[WHAT THE EXERCISE ASKS]
Render the records below as a two-column CSV with a header row of record_text and answer, one row per record. Put each value in double quotes and replace its line breaks with spaces.

BEGIN

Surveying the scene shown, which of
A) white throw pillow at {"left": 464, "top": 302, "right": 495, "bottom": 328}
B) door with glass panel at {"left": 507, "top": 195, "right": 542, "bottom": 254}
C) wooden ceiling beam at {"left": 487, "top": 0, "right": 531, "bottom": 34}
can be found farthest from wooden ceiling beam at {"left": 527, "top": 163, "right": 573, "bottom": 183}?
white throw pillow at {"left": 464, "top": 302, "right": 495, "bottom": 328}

END

[EXERCISE RESPONSE]
record_text,answer
"Surveying the scene shown, which of A) white throw pillow at {""left"": 464, ""top"": 302, ""right"": 495, ""bottom"": 328} B) door with glass panel at {""left"": 507, ""top"": 195, ""right"": 542, ""bottom"": 254} C) wooden ceiling beam at {""left"": 487, ""top"": 0, ""right"": 531, ""bottom"": 34} can be found farthest from wooden ceiling beam at {""left"": 527, ""top"": 163, ""right"": 573, ""bottom"": 183}?","white throw pillow at {""left"": 464, ""top"": 302, ""right"": 495, ""bottom"": 328}"